On a lower bound for the eccentric connectivity index of graphs

TL;DR

This paper provides a simple proof for a known lower bound on the eccentric connectivity index of graphs, relating it to the volcano graph, and clarifies the conditions under which the bound holds.

Contribution

It offers a concise and straightforward proof of an existing lower bound on the eccentric connectivity index using adjacency considerations.

Findings

The lower bound on the eccentric connectivity index is valid for graphs of order n and diameter d ≥ 3.

The volcano graph minimizes the eccentric connectivity index among such graphs.

A simplified proof technique based on adjacency is presented.

Abstract

The eccentric connectivity index of a graph $G$, denoted by $\xi^{c}(G)$, defined as $\xi^{c}(G)$ = $\sum_{v \in V(G)}\epsilon(v) \cdot d(v)$, where $\epsilon(v)$ and $d(v)$ denotes the eccentricity and degree of a vertex $v$ in a graph $G$, respectively.

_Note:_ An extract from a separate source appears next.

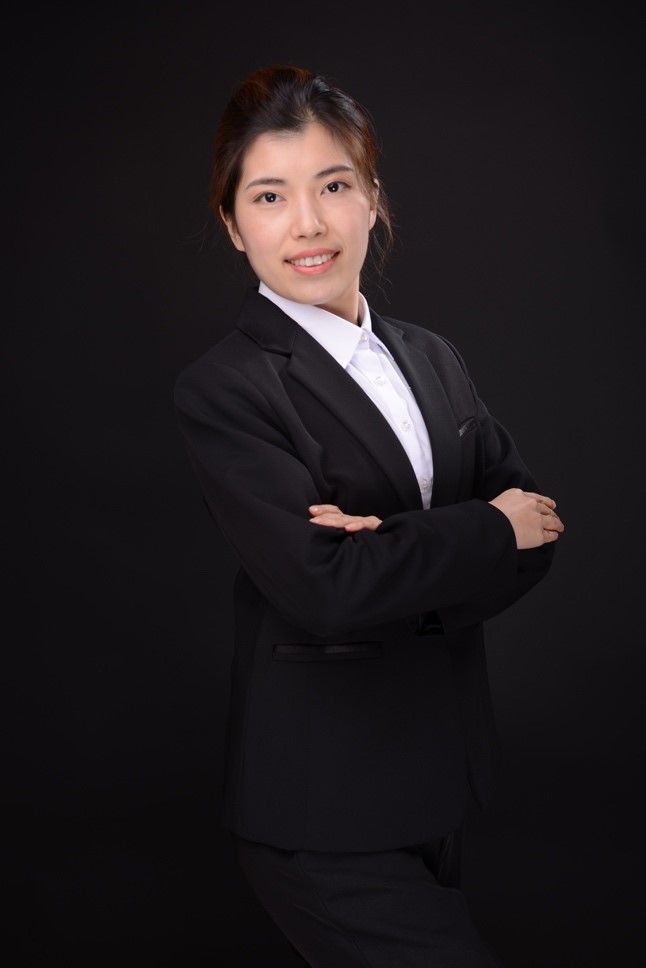 <p>职称：研究员</p><p>博导/硕导：硕导</p><p>所属部门：环境生态工程系</p><p>学科专业：环境工程</p><p>联系方式：mdxie@cdut.edu.cn</p>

The volcano graph $V_{n,d}$ is a graph obtained from a path $P_{d+1}$ and a set $S$ of $n-d-1$ vertices, by joining each vertex in $S$ to a central vertex or vertices of $P_{d+1}$. In (A lower bound on the eccentric connectivity index of a graph, Discrete Applied Math., 160, 248 to 258, (2012)), Morgan et al. proved that $\xi^{c}(G) \geq \xi^{c}(V_{n,d})$ for any graph of order $n$ and diameter $d \geq 3$. In this paper, we present a short and simple proof of this result by considering the adjacency of vertices in graphs.